FRAGMENT —
===============

TŻ: Mniejszości – jako współobywatele – powinny mieć równe prawa. Móc mówić grupie dominującej, jak widzą jej zachowania w stosunku do siebie, co w związku z tym czują i co o nas myślą. Takich świadectw jest skądinąd dużo, ale kultura spycha je na margines. Interesowało nas, jakie warunki komunikacji w sferze publicznej narzuca mniejszości grupa dominująca, i to przy jednoczesnych deklaracjach jak najlepszych intencji. Co pozwala wypowiedzieć i jak zmusza do milczenia.

Jednym z przedmiotów waszej analizy jest świetnie przyjęty dokument Jolanty Dylewskiej „Po-lin. Okruchy pamięci”, opowiadający o przedwojennej koegzystencji Polaków i Żydów w małych miasteczkach.

===============

WYKONAJ POLECENIA —
1. O czym opowiada dokument Jolanty Dylewskiej wspomniany we fragmencie?
2. Wypisz z fragmentu dosłownie tekst od słów „TŻ: Mniejszości –” aż do słów „zmusza do milczenia.” włącznie.
Pozycje zamieszczone dalej nie mają związku z fragmentem.

===============

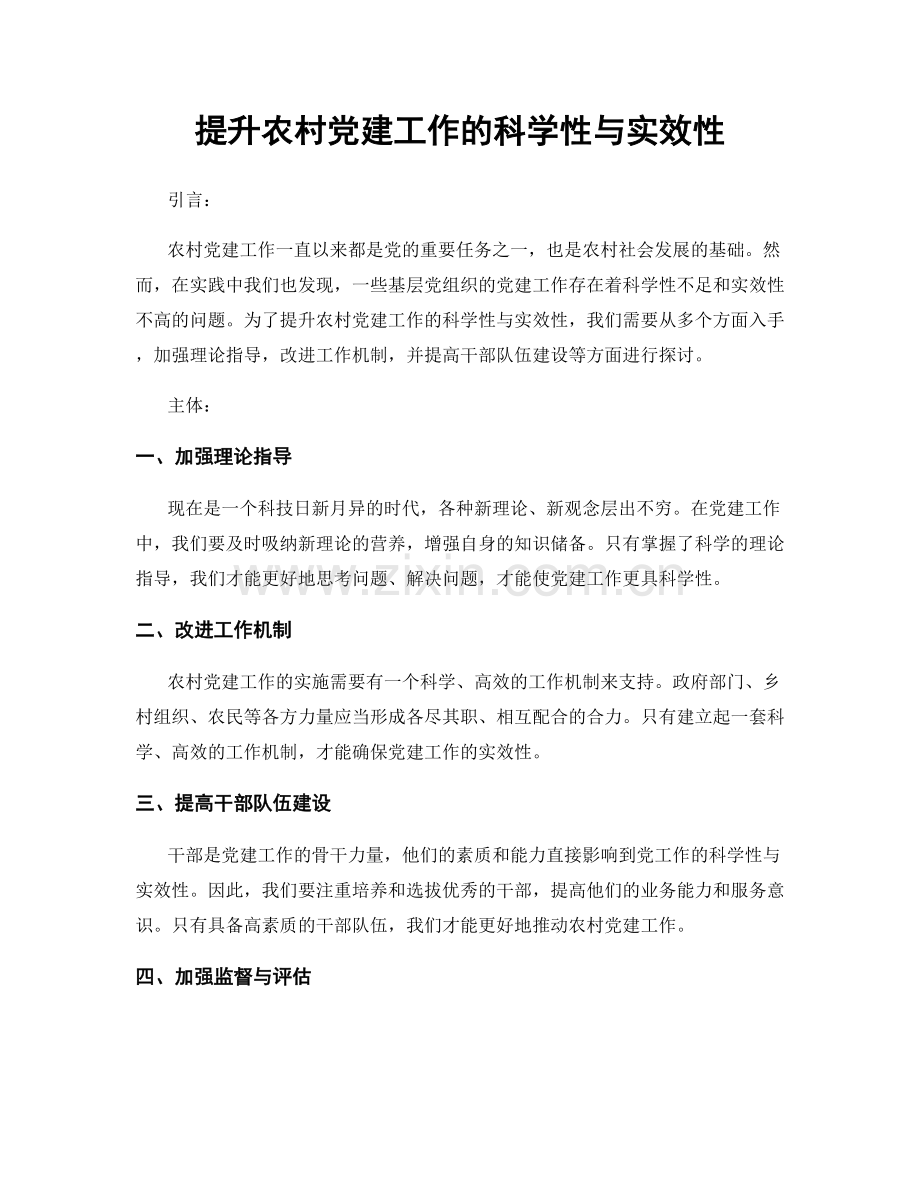 提升农村党建工作的科学性与实效性

引言：

农村党建工作一直以来都是党的重要任务之一，也是农村社会发展的基础。然而，在实践中我们也发现，一些基层党组织的党建工作存在着科学性不足和实效性不高的问题。为了提升农村党建工作的科学性与实效性，我们需要从多个方面入手，加强理论指导，改进工作机制，并提高干部队伍建设等方面进行探讨。

主体：

一、加强理论指导

现在是一个科技日新月异的时代，各种新理论、新观念层出不穷。在党建工作中，我们要及时吸纳新理论的营养，增强自身的知识储备。只有掌握了科学的理论指导，我们才能更好地思考问题、解决问题，才能使党建工作更具科学性。

二、改进工作机制

农村党建工作的实施需要有一个科学、高效的工作机制来支持。政府部门、乡村组织、农民等各方力量应当形成各尽其职、相互配合的合力。只有建立起一套科学、高效的工作机制，才能确保党建工作的实效性。

三、提高干部队伍建设

干部是党建工作的骨干力量，他们的素质和能力直接影响到党工作的科学性与实效性。因此，我们要注重培养和选拔优秀的干部，提高他们的业务能力和服务意识。只有具备高素质的干部队伍，我们才能更好地推动农村党建工作。

四、加强监督与评估

www.zixin.com.cn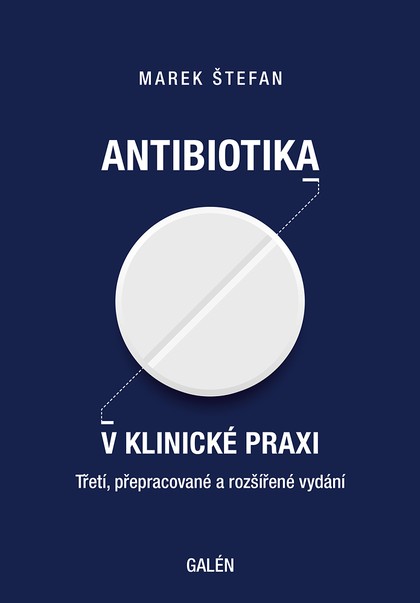 MAREK ŠTEFAN

ANTIBIOTIKA

V KLINICKÉ PRAXI

Třetí, přepracované a rozšířené vydání

GALÉN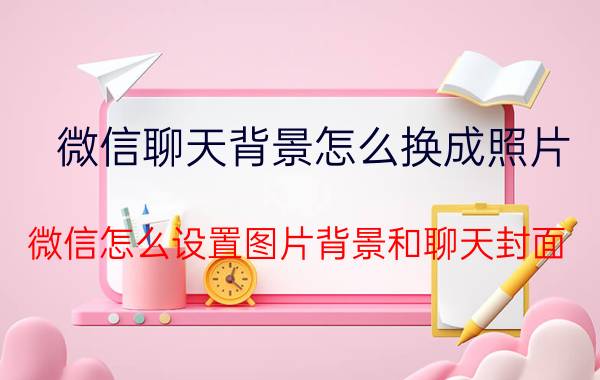 微信聊天背景怎么换成照片

微信怎么设置图片背景和聊天封面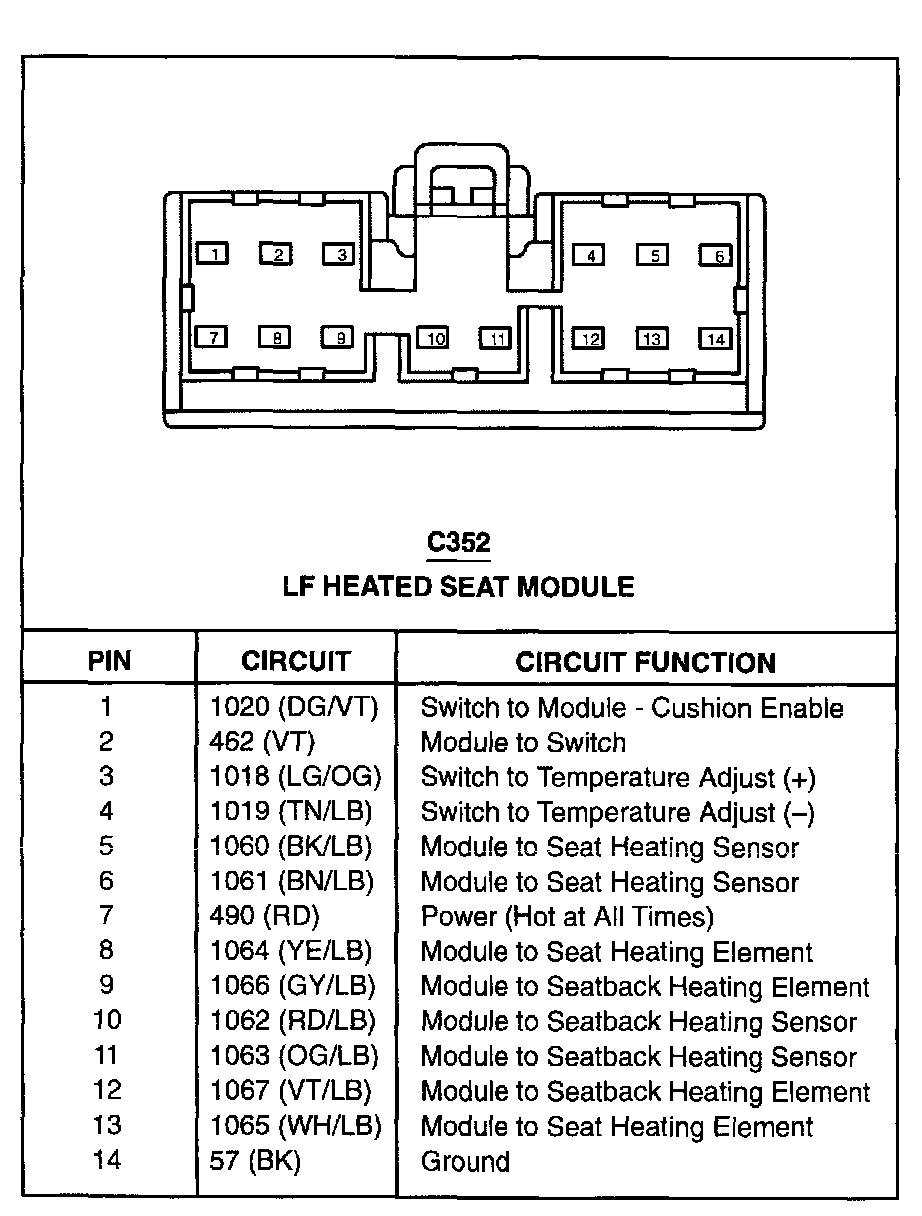 1 2 3 4 5 6
7 8 9 10 11 12 13 14

C352
LF HEATED SEAT MODULE

| PIN | CIRCUIT | CIRCUIT FUNCTION |
|---|---|---|
| 1 | 1020 (DG/VT) | Switch to Module - Cushion Enable |
| 2 | 462 (VT) | Module to Switch |
| 3 | 1018 (LG/OG) | Switch to Temperature Adjust (+) |
| 4 | 1019 (TN/LB) | Switch to Temperature Adjust (–) |
| 5 | 1060 (BK/LB) | Module to Seat Heating Sensor |
| 6 | 1061 (BN/LB) | Module to Seat Heating Sensor |
| 7 | 490 (RD) | Power (Hot at All Times) |
| 8 | 1064 (YE/LB) | Module to Seat Heating Element |
| 9 | 1066 (GY/LB) | Module to Seatback Heating Element |
| 10 | 1062 (RD/LB) | Module to Seatback Heating Sensor |
| 11 | 1063 (OG/LB) | Module to Seatback Heating Sensor |
| 12 | 1067 (VT/LB) | Module to Seatback Heating Element |
| 13 | 1065 (WH/LB) | Module to Seat Heating Element |
| 14 | 57 (BK) | Ground |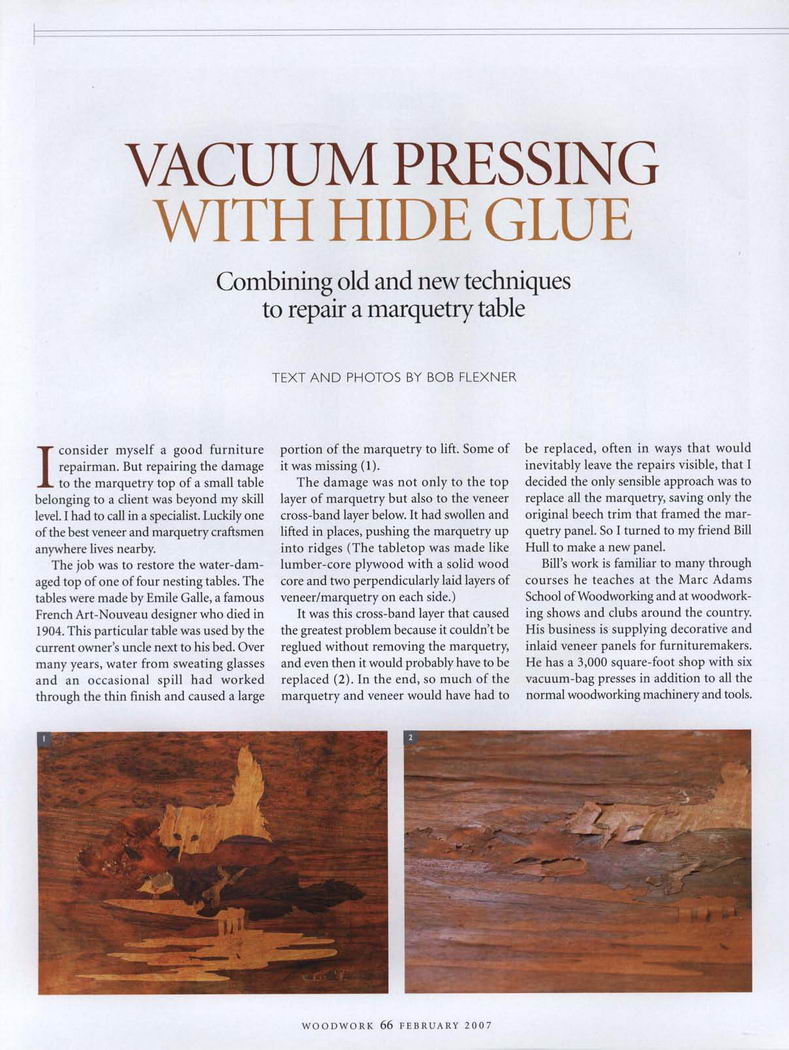 VACUUM PRESSING
WITH HIDE GLUE

Combining old and new techniques to repair a marquetry table

TEXT AND PHOTOS BY BOB FLEXNER

I consider myself a good furniture repairman. But repairing the damage to the marquetry top of a small table belonging to a client was beyond my skill level. I had to call in a specialist. Luckily one of the best veneer and marquetry craftsmen anywhere lives nearby.

The job was to restore the water-damaged top of one of four nesting tables. The tables were made by Emile Galle, a famous French Art-Nouveau designer who died in 1904. This particular table was used by the current owner's uncle next to his bed. Over many years, water from sweating glasses and an occasional spill had worked through the thin finish and caused a large portion of the marquetry to lift. Some of it was missing (1).

The damage was not only to the top layer of marquetry but also to the veneer cross-band layer below. It had swollen and lifted in places, pushing the marquetry up into ridges (The tabletop was made like lumber-core plywood with a solid wood core and two perpendicularly laid layers of veneer/marquetry on each side.)

It was this cross-band layer that caused the greatest problem because it couldn't be reglued without removing the marquetry, and even then it would probably have to be replaced (2). In the end, so much of the marquetry and veneer would have had to be replaced, often in ways that would inevitably leave the repairs visible, that I decided the only sensible approach was to replace all the marquetry, saving only the original beech trim that framed the marquetry panel. So I turned to my friend Bill Hull to make a new panel.

Bill's work is familiar to many through courses he teaches at the Marc Adams School of Woodworking and at woodworking shows and clubs around the country. His business is supplying decorative and inlaid veneer panels for furnituremakers. He has a 3,000 square-foot shop with six vacuum-bag presses in addition to all the normal woodworking machinery and tools.

1

2

WOODWORK 66 FEBRUARY 2007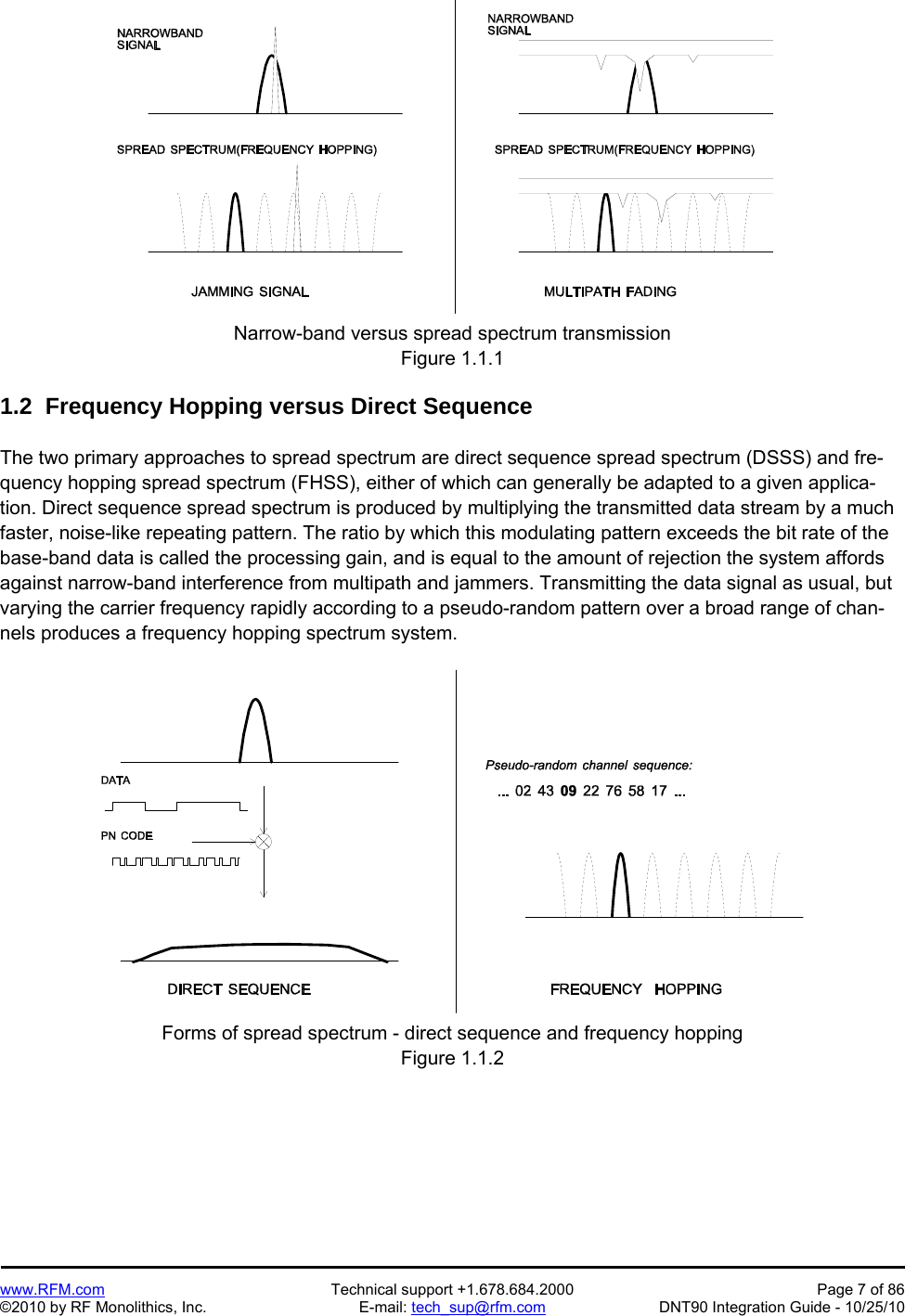 NARROWBAND SIGNAL

SPREAD SPECTRUM(FREQUENCY HOPPING)

JAMMING SIGNAL

NARROWBAND SIGNAL

SPREAD SPECTRUM(FREQUENCY HOPPING)

MULTIPATH FADING

Narrow-band versus spread spectrum transmission
Figure 1.1.1

1.2 Frequency Hopping versus Direct Sequence

The two primary approaches to spread spectrum are direct sequence spread spectrum (DSSS) and frequency hopping spread spectrum (FHSS), either of which can generally be adapted to a given application. Direct sequence spread spectrum is produced by multiplying the transmitted data stream by a much faster, noise-like repeating pattern. The ratio by which this modulating pattern exceeds the bit rate of the base-band data is called the processing gain, and is equal to the amount of rejection the system affords against narrow-band interference from multipath and jammers. Transmitting the data signal as usual, but varying the carrier frequency rapidly according to a pseudo-random pattern over a broad range of channels produces a frequency hopping spectrum system.

DATA

PN CODE

DIRECT SEQUENCE

Pseudo-random channel sequence:

... 02 43 09 22 76 58 17 ...

FREQUENCY HOPPING

Forms of spread spectrum - direct sequence and frequency hopping
Figure 1.1.2

www.RFM.com
©2010 by RF Monolithics, Inc.
Technical support +1.678.684.2000
E-mail: tech_sup@rfm.com
Page 7 of 86
DNT90 Integration Guide - 10/25/10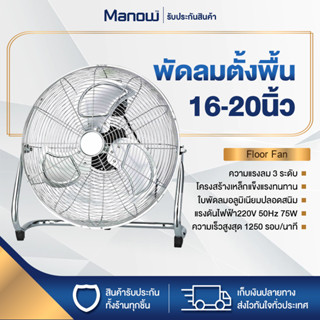 Manow | รับประกันสินค้า

พัดลมตั้งพื้น
16-20นิ้ว

Floor Fan

ความแรงลม 3 ระดับ
โครงสร้างเหล็กแข็งแรงทนทาน
ใบพัดลมอลูมิเนียมปลอดสนิม
แรงดันไฟฟ้า220V 50Hz 75W
ความเร็วสูงสุด 1250 รอบ/นาที

สินค้ารับประกัน
ทั้งร้านทุกชิ้น

เก็บเงินปลายทาง
ส่งไวทันใจทั่วประเทศ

===============

ROZWIĄZANIA ZADAŃ —
1. O przedwojennej koegzystencji Polaków i Żydów w małych miasteczkach.

2.
TŻ: Mniejszości – jako współobywatele – powinny mieć równe prawa. Móc mówić grupie dominującej, jak widzą jej zachowania w stosunku do siebie, co w związku z tym czują i co o nas myślą. Takich świadectw jest skądinąd dużo, ale kultura spycha je na margines. Interesowało nas, jakie warunki komunikacji w sferze publicznej narzuca mniejszości grupa dominująca, i to przy jednoczesnych deklaracjach jak najlepszych intencji. Co pozwala wypowiedzieć i jak zmusza do milczenia.